国会議員に毎月100万円
“日割り支給”法案提出へ

国会議員に毎月100万円支払われる「文書通信交通滞在費」について立憲民主党は、歳費と同様に日割りで支給する仕組みに改めるべきだとして、次の臨時国会に必要な法案を提出する方針を確認しました。

国会議員に毎月100万円支払われる「文書通信交通滞在費」をめぐっては、先月31日の衆議院選挙で初当選した議員などにも先月分が全額支給されていて、与野党から見直しが必要だといった声が相次いでいます。

立憲民主党は執行役員会で対応を協議し、国会議員の給与にあたる歳費と同様に日割りで支給する仕組みに改めるべきだとして、次の臨時国会に必要な法案を提出する方針を確認しました。

福山幹事長は、記者団に「文書通信交通滞在費については立法府として、ある意味見過ごしていた部分があった。まずは党として法案をしっかりと提出することから始めたい」と述べました。

自民 茂木幹事長「初当選議員にも全額支給は違和感」

自民党の茂木幹事長は、党の役員会で「新人などへの全額支給は違和感がある」と述べ、適切な対応を検討するよう指示しました。

これに対し、高木国会対策委員長は「議院運営委員会で各党と相談したい」と応じ、必要な法改正も含め与野党で対応を協議する考えを示しました。

このあと、茂木氏は記者会見で「まずは各党の自主的な取り組みが必要だ。自民党としては、新人や元議員は全額を返金してもらうなど、国民から見ておかしいという形にならないよう、適切な対応を速やかにとりたい」と述べ、党で集めて寄付するなど、対応を検討する考えを示しました。

公明 山口代表「違和感もつ国民は多い」

公明党の山口代表は、記者会見で「違和感をもつ国民は多いと思うので、党としての対応を検討していきたい。一方で、国民のために当選後、直ちに活動することも有権者からの求めであり、議論して合意を作っていくことが大事だ」と述べました。

維新 大阪府 吉村知事「おかしいという判断 大きな一歩」

日本維新の会の副代表を務める大阪府の吉村知事は、記者団に対し「自民党から見てもおかしいという判断で、大きな一歩だ。次の一歩として、文書通信交通滞在費の領収書を出すのを当たり前のこととする提案をするので、与党にも野党にもご理解をいただきたい」と述べました。

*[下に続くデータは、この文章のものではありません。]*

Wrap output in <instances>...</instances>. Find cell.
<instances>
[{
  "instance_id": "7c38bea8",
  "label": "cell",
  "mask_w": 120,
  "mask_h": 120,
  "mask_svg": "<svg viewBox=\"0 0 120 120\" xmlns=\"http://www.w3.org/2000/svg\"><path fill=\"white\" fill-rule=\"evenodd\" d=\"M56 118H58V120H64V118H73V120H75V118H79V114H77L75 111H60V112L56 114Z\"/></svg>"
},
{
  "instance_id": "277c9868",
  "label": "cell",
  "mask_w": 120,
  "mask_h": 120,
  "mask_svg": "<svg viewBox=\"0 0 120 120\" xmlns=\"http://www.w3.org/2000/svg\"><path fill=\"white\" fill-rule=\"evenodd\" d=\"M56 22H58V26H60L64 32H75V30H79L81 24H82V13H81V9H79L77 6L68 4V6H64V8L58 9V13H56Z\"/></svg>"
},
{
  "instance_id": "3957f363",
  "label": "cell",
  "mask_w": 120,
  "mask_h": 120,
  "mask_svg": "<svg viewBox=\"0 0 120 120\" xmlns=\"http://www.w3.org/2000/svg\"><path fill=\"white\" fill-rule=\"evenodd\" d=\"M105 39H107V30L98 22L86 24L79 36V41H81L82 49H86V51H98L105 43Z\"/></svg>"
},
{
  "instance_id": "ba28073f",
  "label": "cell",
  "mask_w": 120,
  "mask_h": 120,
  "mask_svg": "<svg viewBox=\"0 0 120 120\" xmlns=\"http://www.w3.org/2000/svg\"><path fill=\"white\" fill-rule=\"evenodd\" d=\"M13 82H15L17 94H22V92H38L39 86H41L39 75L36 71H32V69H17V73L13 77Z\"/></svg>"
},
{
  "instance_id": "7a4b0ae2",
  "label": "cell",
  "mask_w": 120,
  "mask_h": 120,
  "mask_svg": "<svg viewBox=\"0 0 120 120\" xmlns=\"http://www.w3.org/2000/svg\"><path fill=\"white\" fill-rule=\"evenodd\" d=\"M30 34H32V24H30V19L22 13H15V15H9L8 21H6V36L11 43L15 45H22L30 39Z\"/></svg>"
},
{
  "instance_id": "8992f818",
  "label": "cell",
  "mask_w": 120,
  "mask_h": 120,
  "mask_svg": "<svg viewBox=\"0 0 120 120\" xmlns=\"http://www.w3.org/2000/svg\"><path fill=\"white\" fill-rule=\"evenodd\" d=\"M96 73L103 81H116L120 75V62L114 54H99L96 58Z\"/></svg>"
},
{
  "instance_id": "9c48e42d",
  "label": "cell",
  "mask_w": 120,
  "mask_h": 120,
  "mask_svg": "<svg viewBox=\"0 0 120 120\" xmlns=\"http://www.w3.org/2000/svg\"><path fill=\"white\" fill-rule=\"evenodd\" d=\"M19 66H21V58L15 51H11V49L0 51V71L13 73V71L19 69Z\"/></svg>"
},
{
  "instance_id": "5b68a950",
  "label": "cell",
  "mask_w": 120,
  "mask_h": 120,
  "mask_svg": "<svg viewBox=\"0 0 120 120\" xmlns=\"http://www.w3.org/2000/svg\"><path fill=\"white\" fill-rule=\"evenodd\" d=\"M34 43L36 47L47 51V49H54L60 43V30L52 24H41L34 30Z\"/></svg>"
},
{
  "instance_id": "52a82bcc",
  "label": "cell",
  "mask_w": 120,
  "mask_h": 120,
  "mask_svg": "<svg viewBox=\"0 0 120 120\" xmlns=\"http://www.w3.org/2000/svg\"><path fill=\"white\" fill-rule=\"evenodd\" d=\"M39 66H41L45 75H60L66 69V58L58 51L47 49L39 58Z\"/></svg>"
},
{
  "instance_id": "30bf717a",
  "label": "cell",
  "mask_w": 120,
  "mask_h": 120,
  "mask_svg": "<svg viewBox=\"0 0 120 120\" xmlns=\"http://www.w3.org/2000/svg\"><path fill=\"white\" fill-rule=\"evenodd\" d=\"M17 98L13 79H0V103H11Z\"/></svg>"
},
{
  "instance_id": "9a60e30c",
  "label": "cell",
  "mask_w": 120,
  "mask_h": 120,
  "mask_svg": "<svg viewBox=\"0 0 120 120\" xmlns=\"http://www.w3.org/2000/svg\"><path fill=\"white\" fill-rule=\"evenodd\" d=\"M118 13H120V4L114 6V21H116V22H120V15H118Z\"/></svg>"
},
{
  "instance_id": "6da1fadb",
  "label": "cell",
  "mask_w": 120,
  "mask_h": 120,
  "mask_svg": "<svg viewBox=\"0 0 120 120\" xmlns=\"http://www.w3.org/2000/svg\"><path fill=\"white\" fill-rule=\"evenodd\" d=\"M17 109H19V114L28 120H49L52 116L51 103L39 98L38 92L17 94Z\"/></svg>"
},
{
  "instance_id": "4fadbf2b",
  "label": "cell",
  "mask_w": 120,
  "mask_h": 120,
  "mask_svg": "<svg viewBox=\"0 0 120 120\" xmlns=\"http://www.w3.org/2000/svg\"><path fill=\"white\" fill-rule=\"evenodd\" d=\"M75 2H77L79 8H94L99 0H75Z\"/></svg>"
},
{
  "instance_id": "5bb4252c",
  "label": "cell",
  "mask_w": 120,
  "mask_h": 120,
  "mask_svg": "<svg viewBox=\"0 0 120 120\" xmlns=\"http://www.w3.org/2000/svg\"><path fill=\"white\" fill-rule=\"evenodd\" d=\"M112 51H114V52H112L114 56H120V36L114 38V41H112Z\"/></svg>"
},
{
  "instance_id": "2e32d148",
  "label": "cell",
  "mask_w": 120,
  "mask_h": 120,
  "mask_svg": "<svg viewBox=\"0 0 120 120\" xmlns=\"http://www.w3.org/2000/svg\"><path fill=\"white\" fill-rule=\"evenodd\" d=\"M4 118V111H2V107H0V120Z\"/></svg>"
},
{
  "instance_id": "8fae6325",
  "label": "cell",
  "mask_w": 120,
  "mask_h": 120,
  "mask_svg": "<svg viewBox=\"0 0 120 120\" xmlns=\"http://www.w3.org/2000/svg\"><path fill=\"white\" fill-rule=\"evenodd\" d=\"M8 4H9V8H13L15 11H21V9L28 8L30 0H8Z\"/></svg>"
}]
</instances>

また、みずからが大阪市長選挙に立候補するため衆議院議員を辞職した、平成27年10月分を全額受け取っていたことについて「これは寄付する。ブーメランが刺さったようだが、おかしなことをただせてよかった」と述べました。

共産 小池書記局長「抜本的な見直しが必要」

共産党の小池書記局長は、記者会見で「東京都内在住の国会議員にも滞在費という名目で一律の金額が支給されるなど、不合理で問題のある制度であり、以前から抜本的な見直しが必要だと訴えてきた。日割りでの支給に改めるのならば当然賛成するがそれだけで解決する問題ではない」と述べました。

各党の対応は

日本維新の会が15日、党として寄付する方針を明らかにしたのに続き、自民 公明両党も新人や元議員に対し先月分の全額を前職の議員には衆議院解散からの日割りでおよそ55万円の寄付を求めることにしていて、立憲民主党などほかの野党も対応を検討しています。

また日本維新の会をはじめ立憲民主党や国民民主党が在職日数に応じて日割りで支払う制度に改めるべきだとして法改正を目指しているのに対し、与党側も応じる構えを示し来月召集される臨時国会に向けて協議が行われる見通しです。

一方、野党内にはそもそも文書交通費の使いみちが不透明だとして領収書の提出を義務づけるなどの抜本的な見直しを求める意見もあり、与野党協議では制度の在り方が論点になることも予想されます。